Exercise requirements:
In the records below, locate the line containing "genus: Eudorcas"; output that line and every following line through the last, exactly.

BEGIN Exercise data

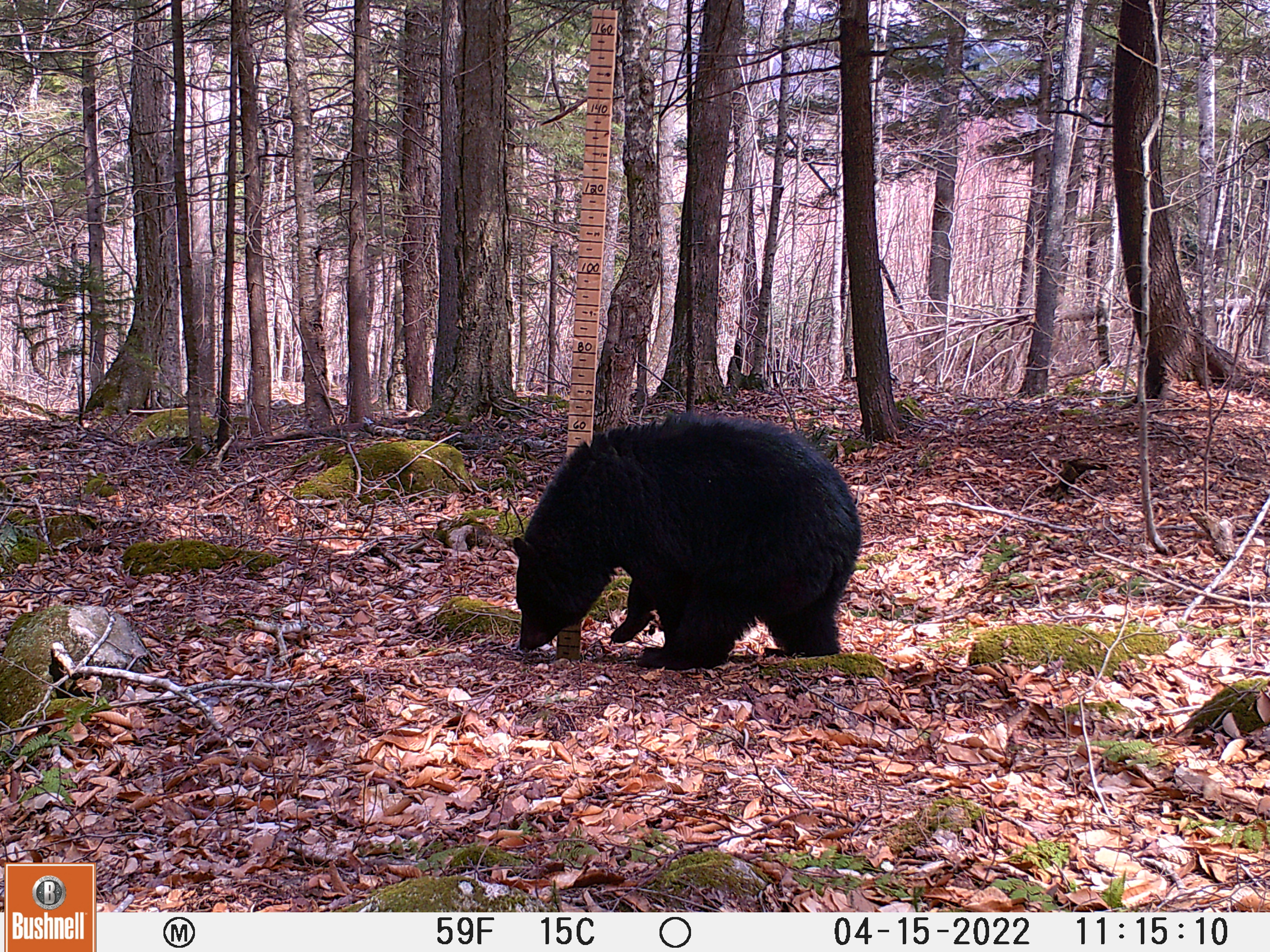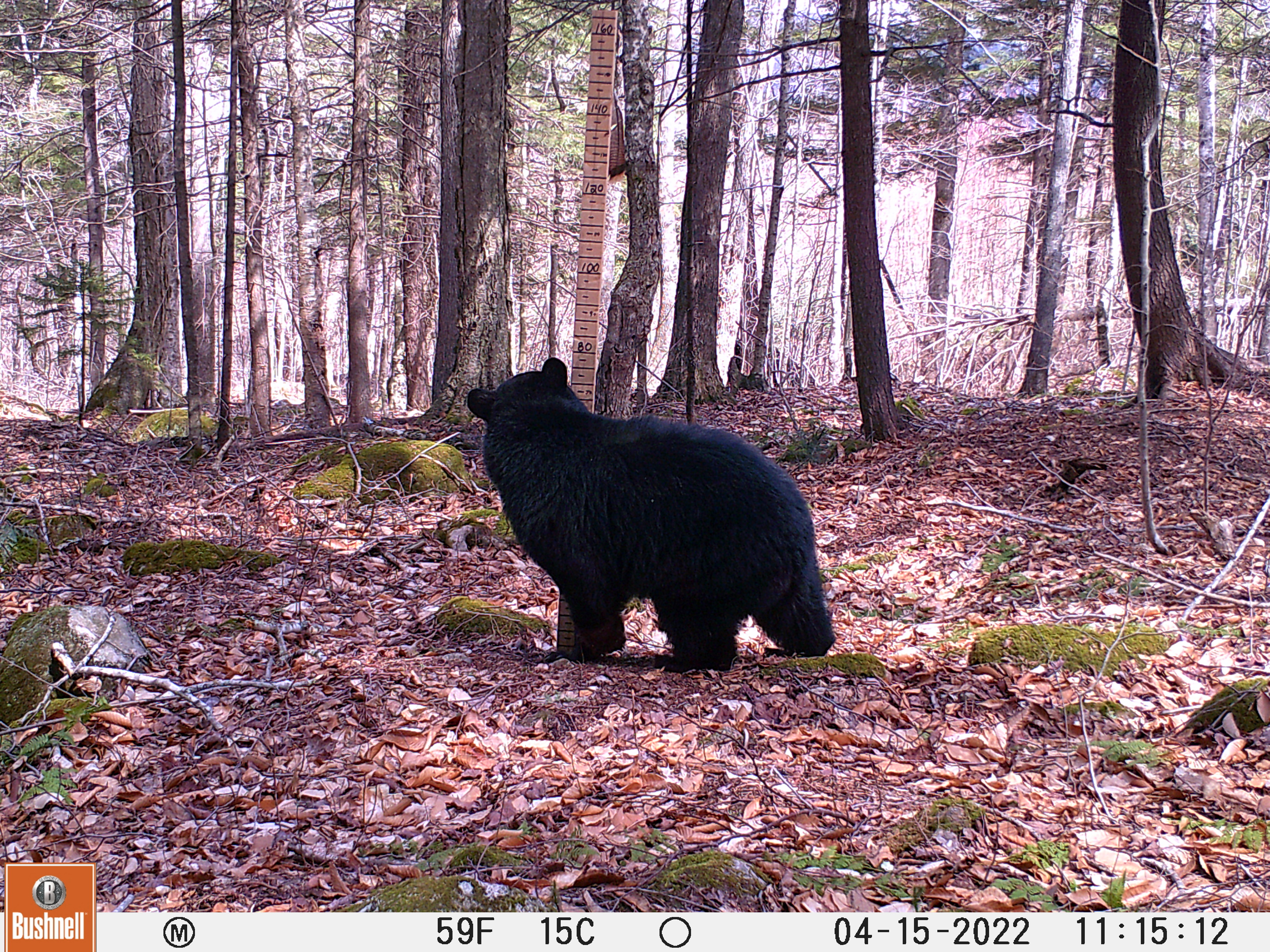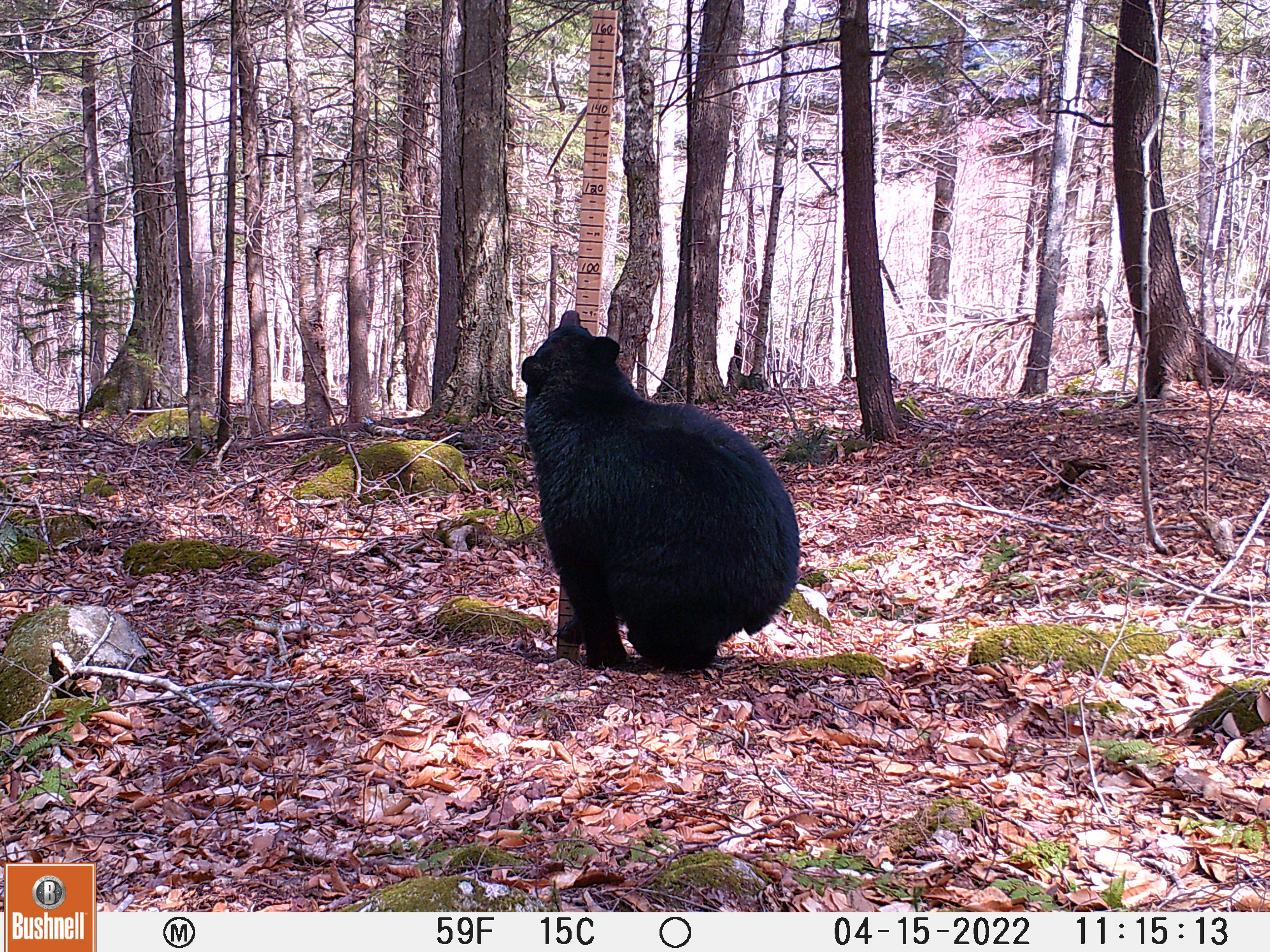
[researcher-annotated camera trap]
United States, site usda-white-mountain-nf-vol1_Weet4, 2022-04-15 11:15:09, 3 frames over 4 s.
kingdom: Animalia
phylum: Chordata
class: Mammalia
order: Carnivora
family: Ursidae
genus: Ursus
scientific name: Ursus americanus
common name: black bear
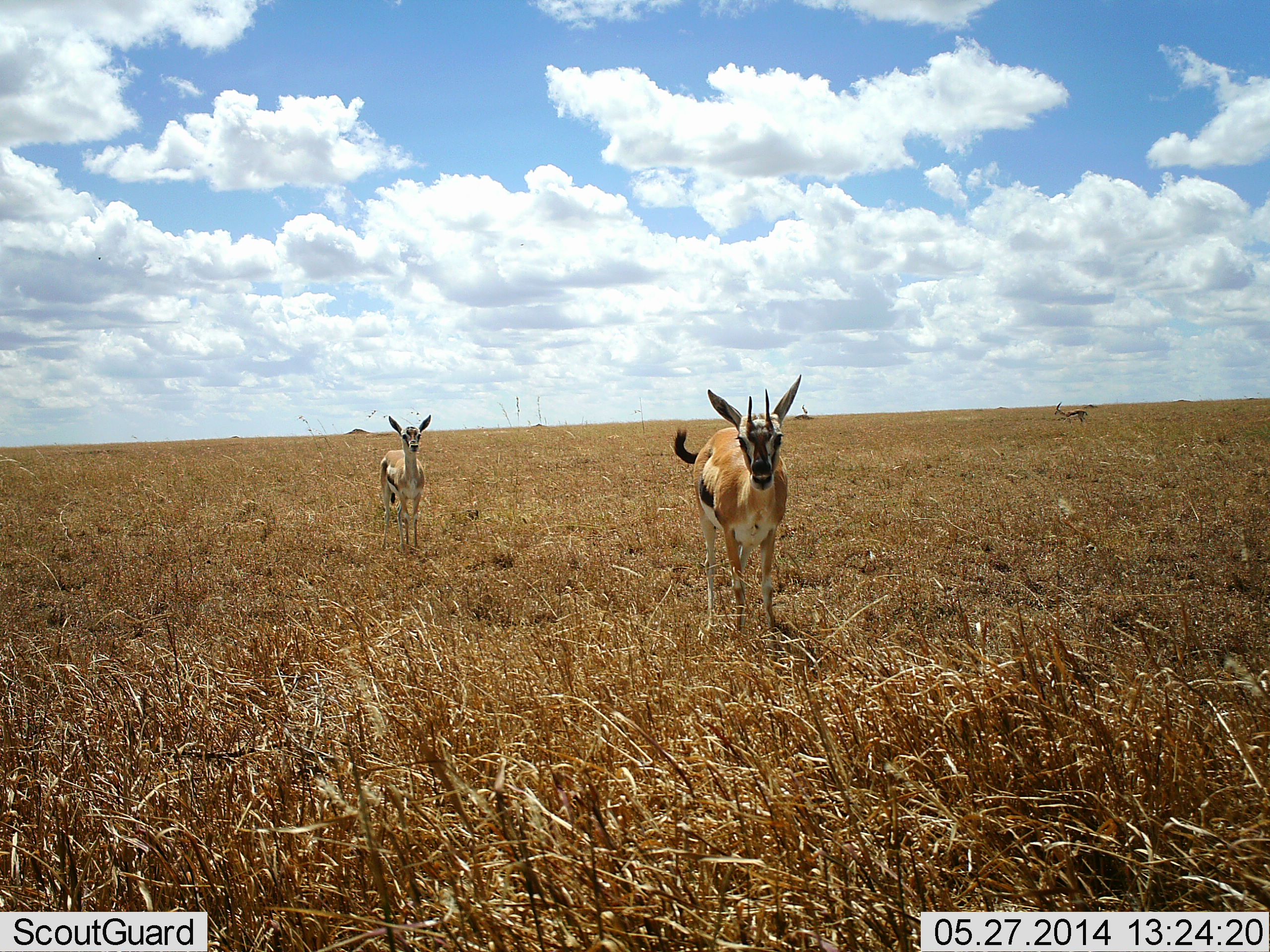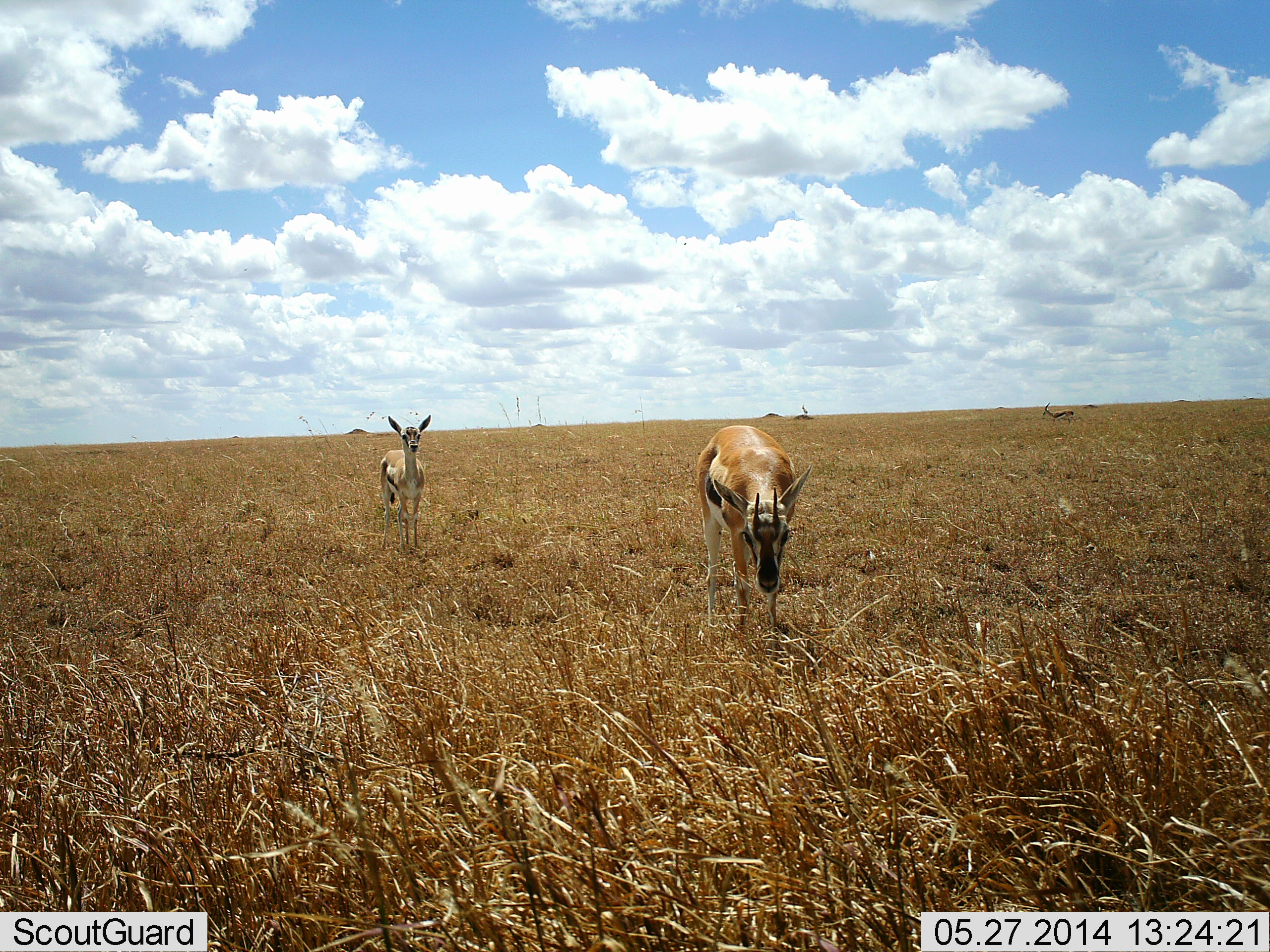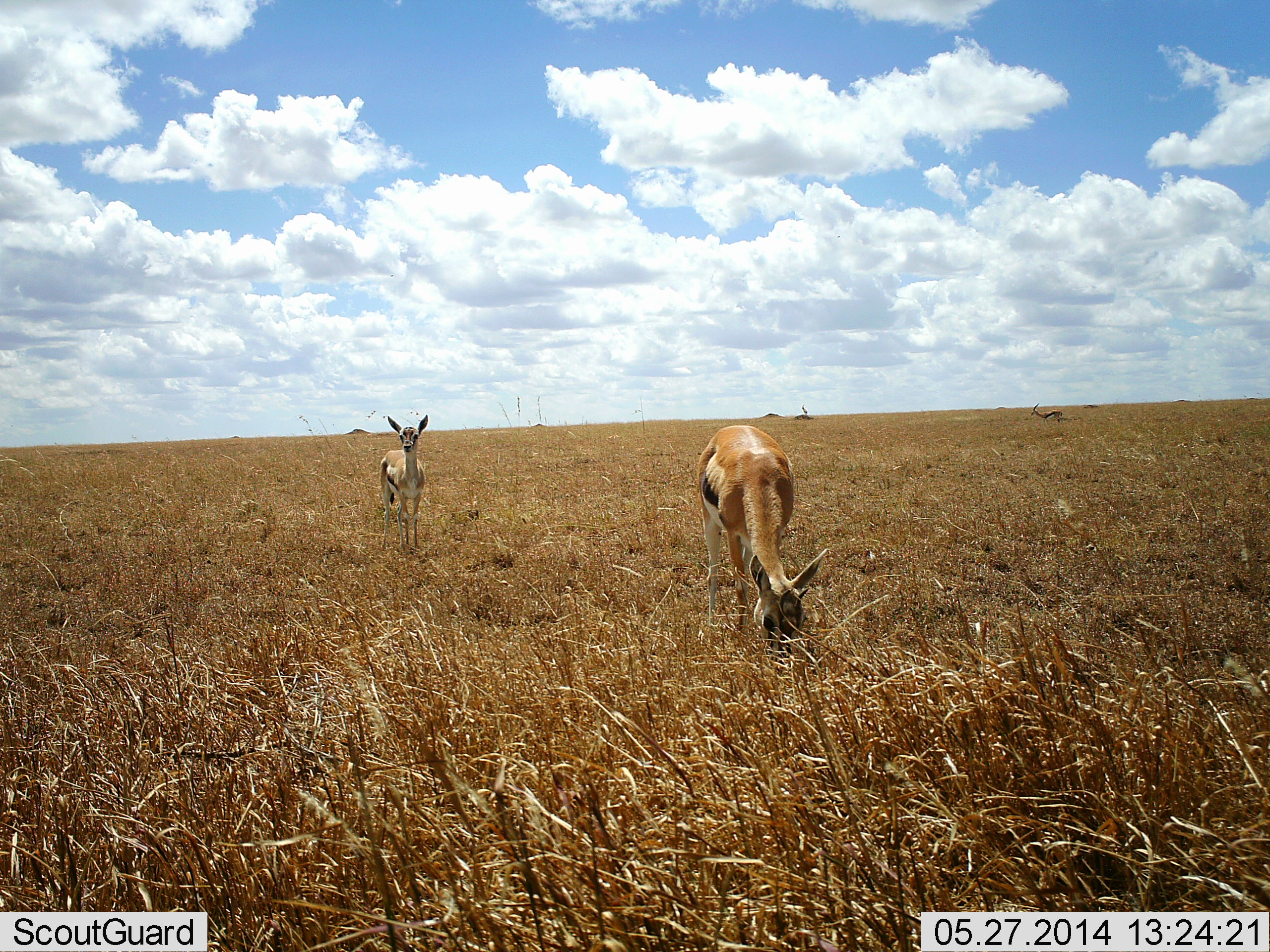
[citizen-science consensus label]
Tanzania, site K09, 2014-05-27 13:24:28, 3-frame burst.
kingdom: Animalia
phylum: Chordata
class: Mammalia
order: Artiodactyla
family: Bovidae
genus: Eudorcas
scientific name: Eudorcas thomsonii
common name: thomson's gazelle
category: gazellethomsons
Gazellethomsons (thomson's gazelle) (Eudorcas thomsonii), count 2. Behavior (volunteer vote fractions): standing 71%, resting 1%, moving 40%, interacting 3%. Young present (vote fraction): 10%. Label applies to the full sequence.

END Exercise data

Output for this task:
genus: Eudorcas
scientific name: Eudorcas thomsonii
common name: thomson's gazelle
category: gazellethomsons
Gazellethomsons (thomson's gazelle) (Eudorcas thomsonii), count 2. Behavior (volunteer vote fractions): standing 71%, resting 1%, moving 40%, interacting 3%. Young present (vote fraction): 10%. Label applies to the full sequence.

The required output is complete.